Problem statement »
Put the lines below into a numbered list, skipping any blank lines. Leave the pictures out of your answer.

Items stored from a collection
..............................
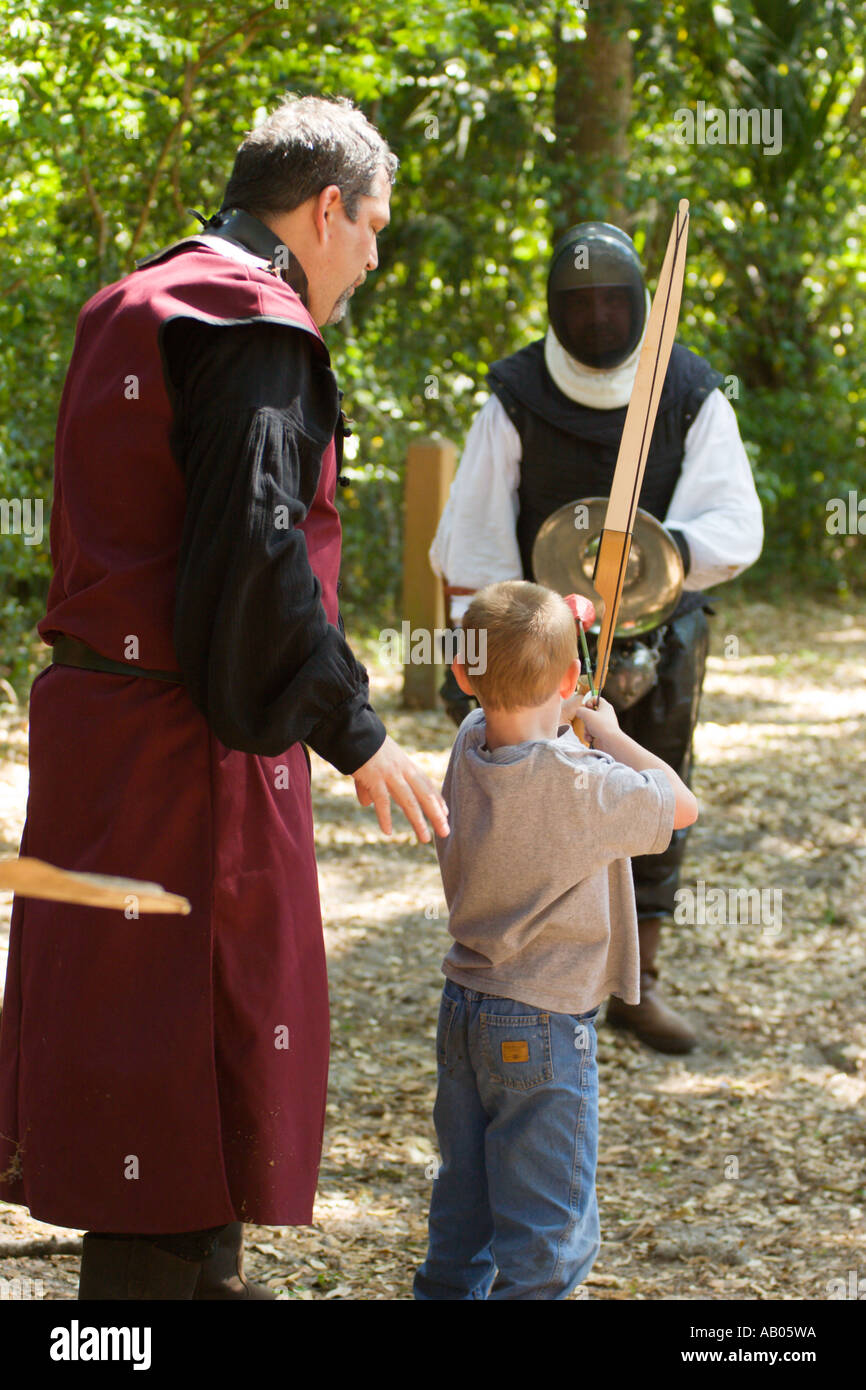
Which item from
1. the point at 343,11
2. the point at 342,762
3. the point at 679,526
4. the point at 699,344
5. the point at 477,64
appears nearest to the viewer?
the point at 342,762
..............................
Correct answer »
1. Which item from
2. 1. the point at 343,11
3. 2. the point at 342,762
4. 3. the point at 679,526
5. 4. the point at 699,344
6. 5. the point at 477,64
7. appears nearest to the viewer?
8. the point at 342,762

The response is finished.